The financial pain inflicted by the Great Recession has been compounded in some broken cities by ill-advised budget decisions that involved honest mistakes.
Then again, not all of those decisions were honest.
Look no further than Miami-Dade County, Florida, a sprawling patchwork of dozens of suburban governments clustered around the city of Miami—a financial and trade hub to much of South America, a tourist magnet and home to a glittering glass skyline of pricey real estate.
Amid those multiple blessings, South Florida is also a hotbed of shady municipal finance deals that recently brought the region national notoriety in a flurry of fraud and corruption charges.
In September, the board that governs Miami-Dade's public hospital system settled Securities and Exchange Commission charges that it misled investors about its deteriorating finances when it sold $83 million in bonds in August 2009. The Public Health Trust, which runs the aging public hospital system, didn't admit or deny the SEC's findings.

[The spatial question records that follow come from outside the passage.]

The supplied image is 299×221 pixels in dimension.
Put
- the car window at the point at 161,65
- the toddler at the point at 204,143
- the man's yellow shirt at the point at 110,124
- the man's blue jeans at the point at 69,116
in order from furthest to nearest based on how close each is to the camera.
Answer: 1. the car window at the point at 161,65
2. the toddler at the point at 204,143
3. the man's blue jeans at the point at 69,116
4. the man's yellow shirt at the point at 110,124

In July, the SEC charged the city of Miami and its former budget manager, Michael Boudreaux, with running a "shell game" with city funds to hide a multimillion-dollar shortfall in vital reserves used to prevent the city budget from running aground. As the Great Recession ate into local revenues, authorities say, Boudreaux transferred funds to hide mounting deficits in advance of three bond offerings totaling $154 million in 2009.
(Boudreaux's attorney told the Miami Herald his client did nothing wrong and that there isn't "a scintilla of evidence of bad intent or fraud on his part." In a statement, the city said the SEC was "trying to transform political and budgetary decisions with which it disagrees unto securities violations." Last month, the city and Boudreaux asked a federal district court to dismiss the charges.)
(Read more: SEC charges city of Miami with fraud)
The agency also is looking closely at a controversial deal to build a new stadium for the Miami Marlins baseball team—paid for mostly with city and county bonds that left local taxpayers on the hook for over $1 billion for decades. The project was supposed to help attract more tourist traffic, boost the local economy and generate tax receipts. Instead, after three straight seasons in the basement of the National League East, the Marlins played their 2013 home games in a half-empty stadium.
The City of Miami and Miami-Dade County confirmed that they have received subpoenas.
The wider crackdown
The Great Recession inflicted one of the sharpest drops in local revenues on U.S. cities since the Great Depression. That put a historic budget squeeze on city halls nationwide, forcing widespread layoffs and deep service cuts.
That ebbing economic tide also revealed some of the worst municipal finance swindles in decades, according to a series of interviews with academic researchers, independent consultants and federal regulators.
The recent discovery of widespread fraud and corruption in local government finance should come as no surprise, they say. Public finance, long overdue for a regulatory crackdown, has been one of the murkiest corners of the financial services industry.
"For a long time—predating 2008—there's been a concern at the SEC regarding the opaque nature of this market in terms of disclosure, in terms of pricing, that it is really unregulated," said Elaine Greenberg, who ran the enforcement division of the SEC's Municipal Securities and Public Pensions unit.
"And the only way to get a handle on regulating the market is through enforcement," said Greenberg, who entered private practice in June after more than 25 years with the agency.
The lack of regulation governing disclosures is especially harmful to unsophisticated investors, who are often attracted to the income tax exemption reserved for municipal bonds, say public finance experts.
In response to evidence of a wave of public finance fraud, the SEC set up a task force three years ago to crack down on the most egregious offenders. The effort has begun to pay off in a batch of high-profile cases:
In 2010, New Jersey became the first state ever accused of violating federal securities laws when the SEC alleged it misled investors who bought 79 separate bond offerings totaling $26 billion over six years ending in April 2007. The state falsely claimed it could cover pensions for teachers and state workers without raising taxes or cutting services, according to the government. New Jersey agreed to settle the case, without admitting or denying the findings or paying any penalties.